— BEGIN Data in this exercise —

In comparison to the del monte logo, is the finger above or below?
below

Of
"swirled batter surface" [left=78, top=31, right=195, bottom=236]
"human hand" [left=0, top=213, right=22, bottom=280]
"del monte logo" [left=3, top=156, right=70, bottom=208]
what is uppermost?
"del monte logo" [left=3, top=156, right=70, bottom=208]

— END Data in this exercise —

#### [Aim of the exercise]
Output the data above once more, copying every line with no changes at all.

#### [Correct answer]
In comparison to the del monte logo, is the finger above or below?
below

Of
"swirled batter surface" [left=78, top=31, right=195, bottom=236]
"human hand" [left=0, top=213, right=22, bottom=280]
"del monte logo" [left=3, top=156, right=70, bottom=208]
what is uppermost?
"del monte logo" [left=3, top=156, right=70, bottom=208]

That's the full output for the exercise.